PM Lee officially launches the SGSecure movement. (Photo: SCDF's Facebook page)
Mr Lee also highlighted the need for active responders, who will be trained to help others during a crisis. He said the Singapore Civil Defence Force (SCDF) and their partners have trained more than 1,800 residents in six constituencies to administer CPR-AED to victims of cardiac arrest. This is part of the Save-A-Life initiative which was introduced in 2015.
The SCDF has installed 387 AEDs at the lift lobbies of HDB blocks in the pilot constituencies, and this will be extended to all constituencies in Singapore from mid-2017. "In four years' time, there will be an AED at every other HDB block, and every neighbourhood will have residents who know how to use them," he said.
Mr Lee also spoke about the need for effective mobilisers, who are the "leaders of the SGSecure movement".

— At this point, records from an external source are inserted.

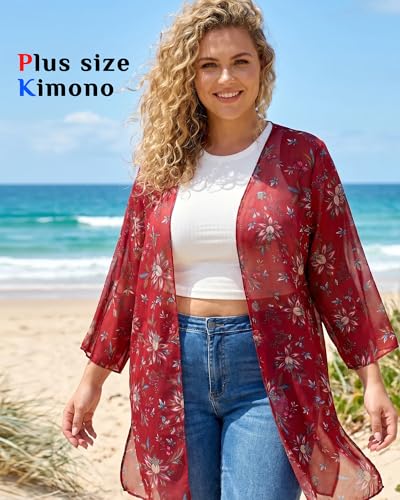 Argstar Women's 3/4 Sleeves Kimono Cardigan, Floral Print Loose Cover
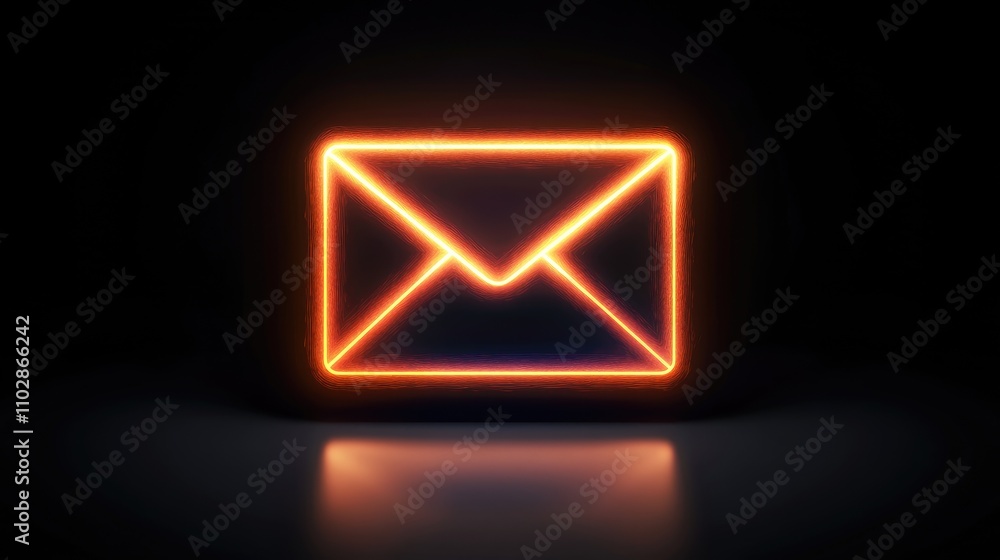 Poster bright neon envelope symbol with glowing outline representing email communication and digital messag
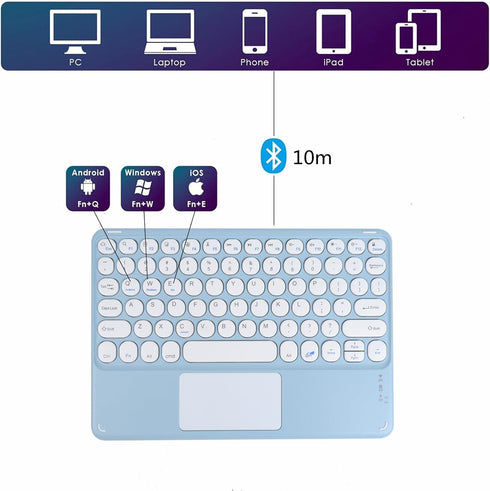 Bluetooth Keyboard, 10-inch Wireless Keyboard with Touchpad for iPad, Ultra-Slim Portable Rechargeable Keyboard for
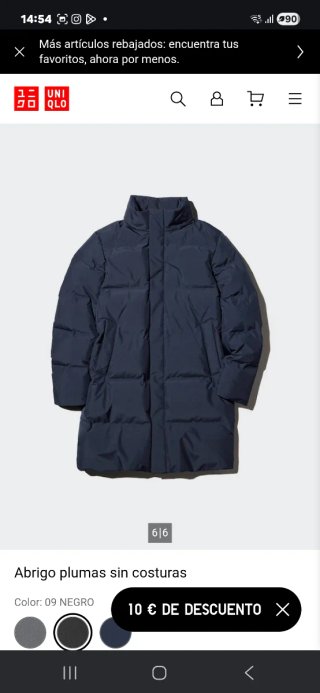 Abrigo UNIQLO plumas negro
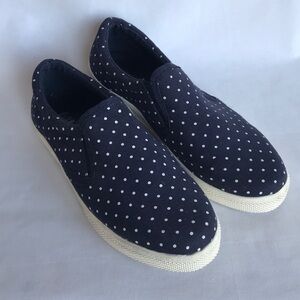 MIA Girl blue and white polka dot slip-on sneakers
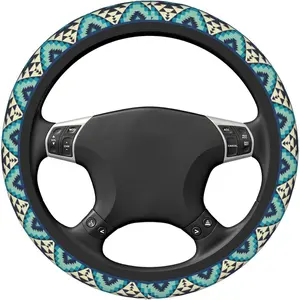 Cool Native American Tribal Steering Wheel Cover (Teal Geometric) – Non-Slip Aztec Navajo Bohemian Protector for Cars SUV Vans Trucks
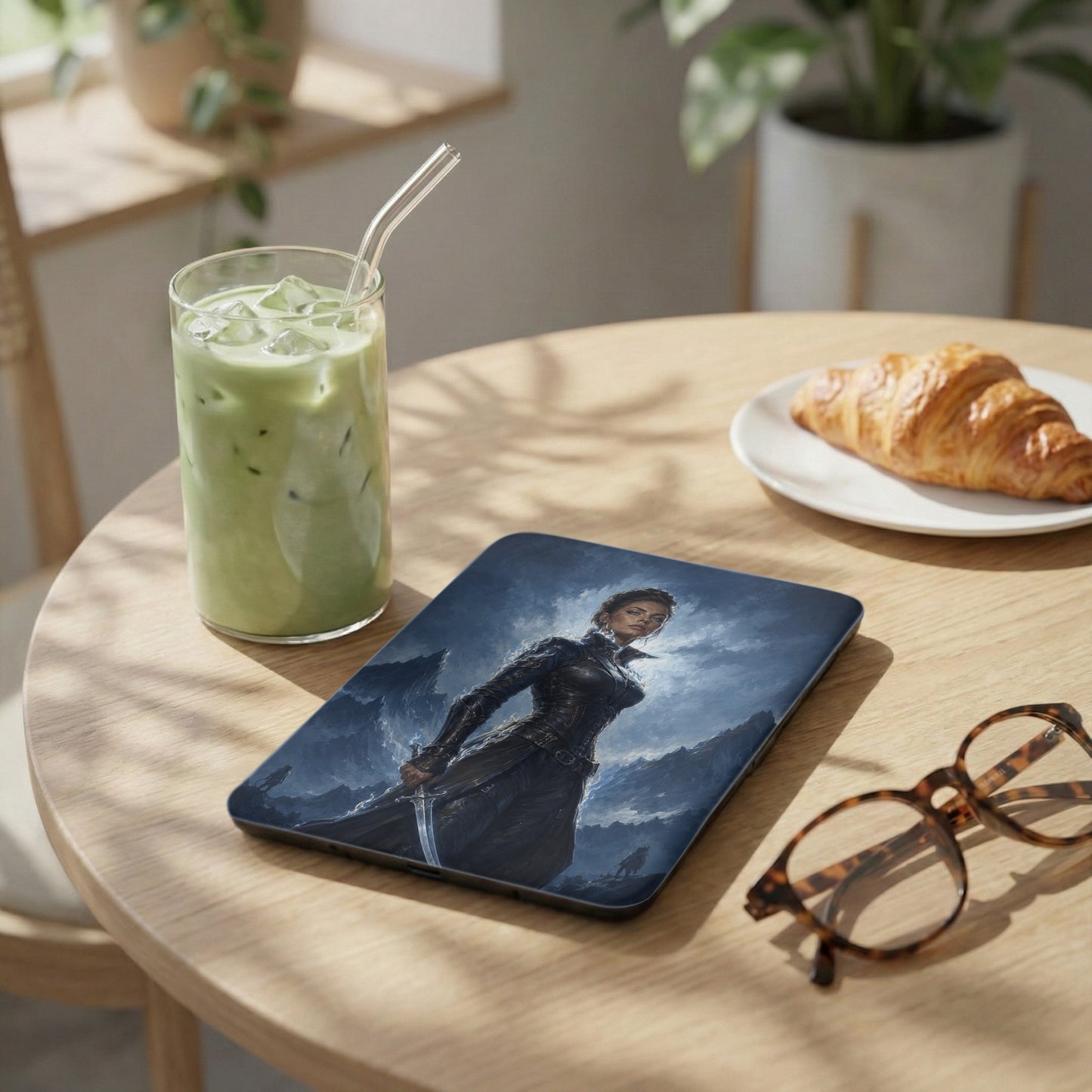 Tablet with dark fantasy warrior artwork, next to a matcha drink and croissant.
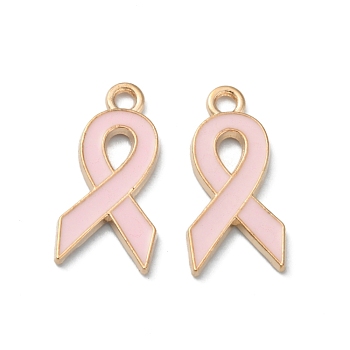 Light Gold Tone Zinc Alloy Enamel Pendants, October Breast Cancer Pink Awareness Ribbon, Pink, 20x10x1.5mm, Hole: 2mm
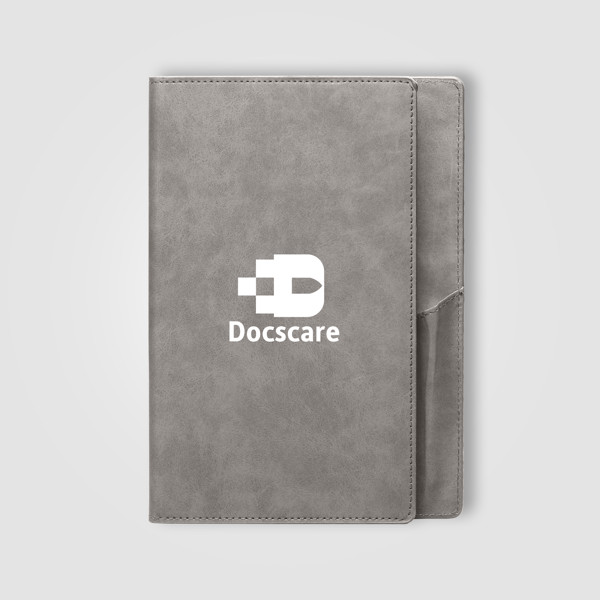 Memento PU Suede Texture Journal - A5 - Grey / Silkscreen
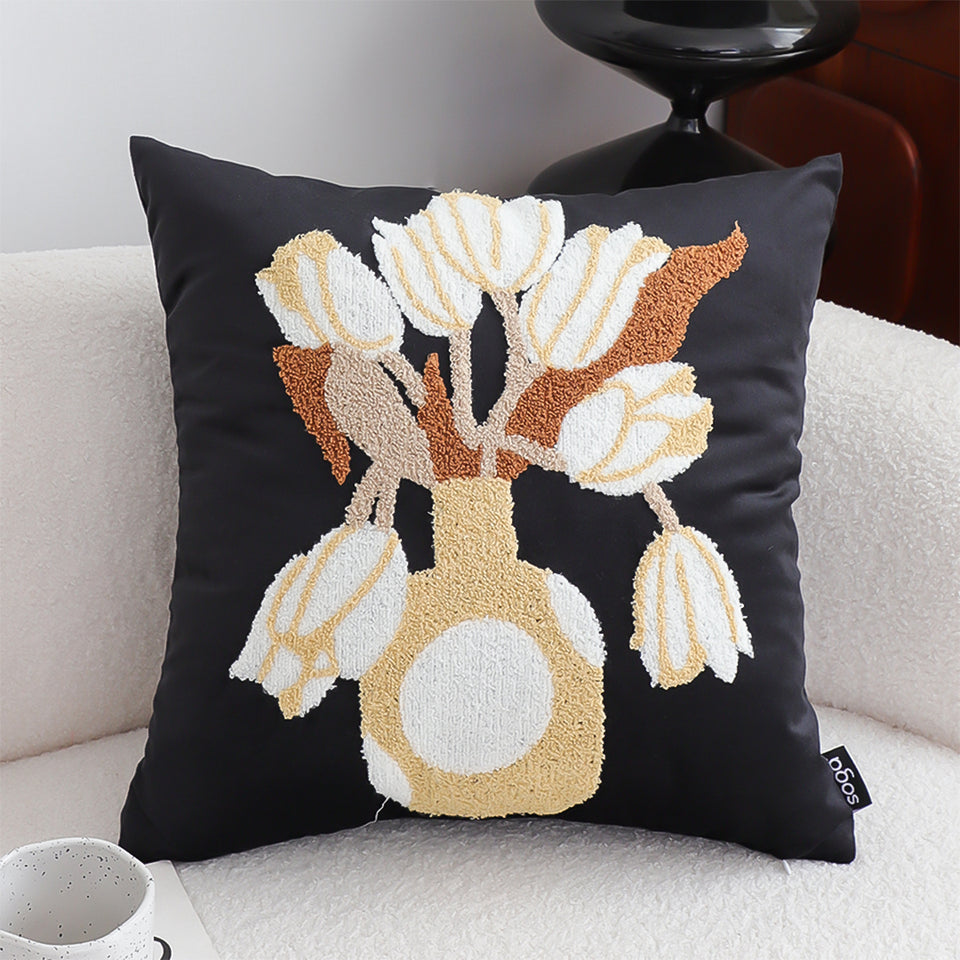 SOGA 2X 45cm Black White Gold Floral Vase Embroidered Throw Pillow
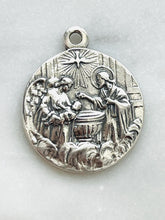 Load image into Gallery viewer, Baptism Medal - Sterling Silver - Antique French Reproduction CeCeAgnes Rosary Parts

"You may be a religious leader, grassroots activist or unionist, a Home Team officer or a volunteer. But you will have your networks, people you know well, people who look up to you,” he said. "We hope you will champion these SGSecure initiatives, resolve frictions that could undermine racial or religious harmony and mobilise the community both in peacetime and crises.
“No role is too small in this nationwide effort,” he added.
COUNTER-TERRORISM “NOT A SPRINT”: SHANMUGAM
Most Singaporeans think the likelihood of a terrorist attack here is “not high”, and a “major effort” is necessary to prepare them in the event of such an attack, said Home Affairs and Law Minister K Shanmugam.
There is a need to bring Singaporeans’ awareness to the “next level”: What their role is and how to respond in such a situation, he added.
“I don’t think a lot of people have thought about that,” he said. “Staying alert, staying united and staying strong – what does it mean to be able to respond, to help yourself, your family? What does it mean to be able to help someone else? How do you use the equipment?
“These are things that will take time, because it’s been a very safe and secure society, and people are not used to thinking along these lines,” he added. “So it’s entirely understandable.”
Singapore has done a lot in its counter-terrorism efforts over the past six months, Mr Shanmugam said. “You’ve got emergency forces on the ground, you’ve got the app launched, you’ve got Emergency Preparedness Days that’ve been conducted as pilots in constituencies, you’ve had volunteers and NSmen knocking on doors.”
But more needs to be done in the next few years, he added. “It’s not a sprint, it’s going to take time, it’s going to take repetition, it’s going to take continuous effort.”
FIRST MAJOR MILESTONE
The official launch of SGSecure marks the first major milestone for the movement, which has been rolled out in neighbourhoods and the community through pilot programmes aimed at enhancing awareness of the terrorism threat Singapore faces, said MHA.
Under the SGSecure movement so far, the revamped Emergency Preparedness Day has been conducted in three pilot constituencies, Crisis Response Exercises in two constituencies and the Keep Singapore Safe pilot programme held in eight secondary schools.
Industry players such as building and mall owners have also supported SGSecure by enrolling in counter-terrorism seminars and participating in ground deployment exercises to strengthen their readiness and response to terrorist attacks.
Said the chairman of the Singapore Business Federation, Mr Teo Siong Seng: "We must not take the peace and harmony that we are enjoying for granted. Businesses should be committed to being crisis-prepared to minimise disruption and safeguard their assets in the event of a crisis. Also, employees that are adequately prepared will be calmer and mentally equipped to deal with the situation in the event of an emergency."